Wednesday, October 1, 2008

What do employers want?

A view of the stacks

Recently, I attended a discussion panel of local library employers. (Although I am committed to being an archivist, I find some library-related career advice helpful). Representatives from academic, public, and special libraries answered questions about what they are looking for in new hires and what skills are in demand in today’s library job market.

Most of the advice was obvious, but some statements stood out for me:

Trust the process: take direction from the job description and be patient.

The best time to apply for jobs is in the middle of the academic semester, especially for public libraries.
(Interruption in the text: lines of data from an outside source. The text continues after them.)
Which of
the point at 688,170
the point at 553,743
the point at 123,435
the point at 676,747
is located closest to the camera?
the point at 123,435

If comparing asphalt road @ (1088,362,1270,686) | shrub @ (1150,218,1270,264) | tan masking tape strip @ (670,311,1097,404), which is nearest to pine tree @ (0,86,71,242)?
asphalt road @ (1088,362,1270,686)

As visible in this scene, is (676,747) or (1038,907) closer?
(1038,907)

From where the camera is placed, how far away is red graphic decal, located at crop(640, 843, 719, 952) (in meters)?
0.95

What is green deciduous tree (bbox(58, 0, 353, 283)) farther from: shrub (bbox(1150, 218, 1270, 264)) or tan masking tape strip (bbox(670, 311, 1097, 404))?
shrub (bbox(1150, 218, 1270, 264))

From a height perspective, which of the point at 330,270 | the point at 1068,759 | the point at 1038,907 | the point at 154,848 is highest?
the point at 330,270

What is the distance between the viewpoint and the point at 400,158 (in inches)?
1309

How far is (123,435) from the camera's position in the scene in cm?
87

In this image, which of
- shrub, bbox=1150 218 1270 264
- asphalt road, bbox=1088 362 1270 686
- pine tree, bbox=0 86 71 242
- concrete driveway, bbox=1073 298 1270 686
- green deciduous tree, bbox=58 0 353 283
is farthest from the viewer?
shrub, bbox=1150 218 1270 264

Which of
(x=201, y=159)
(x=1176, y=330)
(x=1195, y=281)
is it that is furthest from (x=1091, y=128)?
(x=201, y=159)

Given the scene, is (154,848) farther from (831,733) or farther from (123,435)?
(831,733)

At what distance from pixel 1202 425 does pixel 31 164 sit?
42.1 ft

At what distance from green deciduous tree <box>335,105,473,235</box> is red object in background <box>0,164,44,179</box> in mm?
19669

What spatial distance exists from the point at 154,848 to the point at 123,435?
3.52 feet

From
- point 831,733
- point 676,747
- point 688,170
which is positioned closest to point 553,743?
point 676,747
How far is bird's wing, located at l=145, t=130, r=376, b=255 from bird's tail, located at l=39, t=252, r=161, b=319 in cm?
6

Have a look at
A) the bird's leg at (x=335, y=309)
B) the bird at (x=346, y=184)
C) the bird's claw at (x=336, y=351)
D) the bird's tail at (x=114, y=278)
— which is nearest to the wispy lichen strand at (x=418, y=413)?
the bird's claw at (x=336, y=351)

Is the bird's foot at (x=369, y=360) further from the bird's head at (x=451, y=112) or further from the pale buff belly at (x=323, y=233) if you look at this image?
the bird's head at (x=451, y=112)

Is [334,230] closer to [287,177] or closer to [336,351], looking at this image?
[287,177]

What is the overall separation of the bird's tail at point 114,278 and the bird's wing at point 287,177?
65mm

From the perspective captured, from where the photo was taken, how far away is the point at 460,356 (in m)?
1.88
New library science graduates apply at the end of the semester which creates a glut of talent. It's easier to stand out when the hiring pipeline has been cleared.

Treat the receptionist well. (Conversely, how the receptionist treats you as an interviewee says a lot about an employer too).

Icebreakers are important because it shows how you interact with others. Are you someone that they want to have morning coffee with?

Even more recently, on the advice of my faculty adviser, I met with an archivist who's been working in the field for more than thirty years. We discussed the profession in general, and he gave me two critiques on my resume. I should include professional associations because it says that I am willing to invest in my career. I should also highlight the finding aids I created. I am always amazed and grateful that the archivists I have reached out to have always been willing to take time from their busy schedules to advise someone new to the field!